Annotated 19-5
Alt text aside, I don’t think Kur’Ik means to be throwing shade in the last frame. She lists the loss of Naror’Nj as among the tragedies that have beset her people. She’s just observing, not incorrectly, that Naror’Nj embodied old beliefs that other events have now mooted.
What would have happened, had he lived? Could he have changed enough to concede that maybe, in this temporary limited context, an alliance with the humans would be (shudder) necessary? If he didn’t, could Faereksch’Nj convince him to step aside as high elder before things got ugly? (As we will learn in a few pages, he did have a few doubts he voiced to her regularly.)
Hard to say, but one thing’s certain: the “kill all humans” faction of B’ial Vezk is no longer a viable political base (as we’ll soon see, even Kon’Kr has abandoned it). Though it’s certainly cruel that Naror’Nj didn’t mend fences with his daughter before he died, in other ways, it was indeed his time to go.
Necessity requires an alliance with Gastonia, but I really can’t find fault with Naror’Ng’s stance on humans. The ruling houses are hardly as altruistic as proclaimed.

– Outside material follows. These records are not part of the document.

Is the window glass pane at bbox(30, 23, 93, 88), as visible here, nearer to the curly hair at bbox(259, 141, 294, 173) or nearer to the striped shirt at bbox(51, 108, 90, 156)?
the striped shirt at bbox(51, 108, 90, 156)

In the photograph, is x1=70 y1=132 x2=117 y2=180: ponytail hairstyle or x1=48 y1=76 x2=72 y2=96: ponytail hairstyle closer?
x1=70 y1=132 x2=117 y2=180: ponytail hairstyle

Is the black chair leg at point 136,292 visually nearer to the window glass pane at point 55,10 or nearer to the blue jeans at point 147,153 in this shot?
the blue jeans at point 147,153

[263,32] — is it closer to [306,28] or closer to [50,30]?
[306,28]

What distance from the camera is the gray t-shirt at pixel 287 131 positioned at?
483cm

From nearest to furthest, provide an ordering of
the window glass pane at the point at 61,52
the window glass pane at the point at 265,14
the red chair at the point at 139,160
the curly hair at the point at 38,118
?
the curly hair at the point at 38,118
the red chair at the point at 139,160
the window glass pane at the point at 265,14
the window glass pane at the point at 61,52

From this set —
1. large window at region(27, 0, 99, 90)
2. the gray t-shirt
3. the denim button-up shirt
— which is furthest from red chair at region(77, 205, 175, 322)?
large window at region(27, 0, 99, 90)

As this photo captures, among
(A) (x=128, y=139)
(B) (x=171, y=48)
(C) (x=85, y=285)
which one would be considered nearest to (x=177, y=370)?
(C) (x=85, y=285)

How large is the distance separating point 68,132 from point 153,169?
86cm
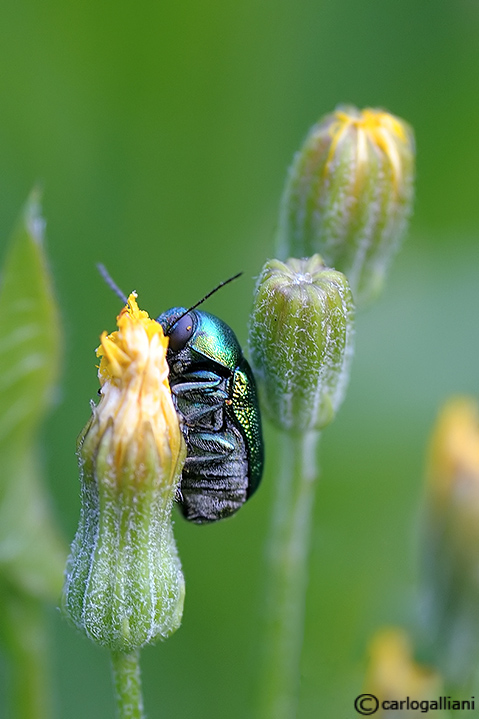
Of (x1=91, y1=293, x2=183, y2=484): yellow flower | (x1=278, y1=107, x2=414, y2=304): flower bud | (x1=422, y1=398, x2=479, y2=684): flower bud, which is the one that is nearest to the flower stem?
(x1=91, y1=293, x2=183, y2=484): yellow flower

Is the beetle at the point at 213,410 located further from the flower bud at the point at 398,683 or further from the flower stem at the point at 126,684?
the flower bud at the point at 398,683

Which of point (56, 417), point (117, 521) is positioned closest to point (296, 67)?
point (56, 417)

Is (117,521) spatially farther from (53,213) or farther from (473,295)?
(473,295)

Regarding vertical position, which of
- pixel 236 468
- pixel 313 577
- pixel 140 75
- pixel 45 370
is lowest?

“…and his glorious beard.”
That second panel is really strong. Kur’Ik is clearly exhausted, morally demolished and surrounded by the stench of death, yet she writes on. And among the words produced in such a state, there’s room for compassion for her enemies and for the sober realisation of the necessity for societal change.
I wonder. Is the grave ornamented by a troll helm and sword an elf warrior being buried with trophies from the battle, or does it in fact show that fallen enemies are being buried alongside the elfs? Kuri’ik’s writing gives me the sense of the latter.